Exactly the lines from the one containing "Taking point (138, 279), point" through the final line of the listing are to be retyped, and nothing more.

** begin Entries **

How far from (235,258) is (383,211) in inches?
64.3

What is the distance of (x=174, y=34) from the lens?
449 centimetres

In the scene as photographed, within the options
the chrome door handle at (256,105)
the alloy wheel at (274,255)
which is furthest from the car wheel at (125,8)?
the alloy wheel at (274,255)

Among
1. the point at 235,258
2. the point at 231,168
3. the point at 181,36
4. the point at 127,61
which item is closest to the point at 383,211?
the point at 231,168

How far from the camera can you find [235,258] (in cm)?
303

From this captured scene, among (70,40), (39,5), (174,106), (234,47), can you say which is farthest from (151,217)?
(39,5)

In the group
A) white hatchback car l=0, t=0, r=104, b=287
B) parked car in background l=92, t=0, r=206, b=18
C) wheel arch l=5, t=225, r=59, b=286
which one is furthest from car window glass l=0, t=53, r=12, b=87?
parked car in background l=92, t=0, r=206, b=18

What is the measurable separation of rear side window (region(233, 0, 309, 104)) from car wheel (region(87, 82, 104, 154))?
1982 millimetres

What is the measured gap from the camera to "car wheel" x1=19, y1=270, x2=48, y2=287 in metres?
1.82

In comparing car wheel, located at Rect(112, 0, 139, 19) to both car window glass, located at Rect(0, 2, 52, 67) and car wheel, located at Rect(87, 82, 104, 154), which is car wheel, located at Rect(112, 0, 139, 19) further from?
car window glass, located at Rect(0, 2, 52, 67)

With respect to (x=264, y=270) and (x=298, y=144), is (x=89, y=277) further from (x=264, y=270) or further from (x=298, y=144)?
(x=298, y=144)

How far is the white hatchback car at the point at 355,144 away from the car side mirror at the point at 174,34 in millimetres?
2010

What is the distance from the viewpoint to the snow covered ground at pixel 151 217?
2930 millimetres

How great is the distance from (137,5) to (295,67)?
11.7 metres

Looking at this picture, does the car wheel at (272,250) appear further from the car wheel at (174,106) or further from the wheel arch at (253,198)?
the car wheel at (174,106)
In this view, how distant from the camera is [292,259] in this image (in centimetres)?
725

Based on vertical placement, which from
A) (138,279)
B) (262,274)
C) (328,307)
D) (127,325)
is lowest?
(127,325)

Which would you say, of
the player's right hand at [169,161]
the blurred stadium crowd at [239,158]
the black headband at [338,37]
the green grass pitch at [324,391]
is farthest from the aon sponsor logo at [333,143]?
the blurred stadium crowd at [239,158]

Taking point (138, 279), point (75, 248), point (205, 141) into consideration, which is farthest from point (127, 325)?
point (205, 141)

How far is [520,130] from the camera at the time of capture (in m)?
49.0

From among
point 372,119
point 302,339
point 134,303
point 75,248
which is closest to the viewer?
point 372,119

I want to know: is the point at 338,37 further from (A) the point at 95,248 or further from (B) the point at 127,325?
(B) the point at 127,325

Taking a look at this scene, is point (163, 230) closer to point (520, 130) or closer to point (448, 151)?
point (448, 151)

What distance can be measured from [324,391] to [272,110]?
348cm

** end Entries **

Output:
Taking point (138, 279), point (75, 248), point (205, 141) into consideration, which is farthest from point (127, 325)?
point (205, 141)

How far is [520,130] from the camera at the time of capture (in m)?
49.0

From among
point 372,119
point 302,339
point 134,303
point 75,248
which is closest to the viewer?
point 372,119

I want to know: is the point at 338,37 further from (A) the point at 95,248 or further from (B) the point at 127,325?
(B) the point at 127,325

Taking a look at this scene, is point (163, 230) closer to point (520, 130) or closer to point (448, 151)?
point (448, 151)

What distance can be measured from [324,391] to [272,110]?
348cm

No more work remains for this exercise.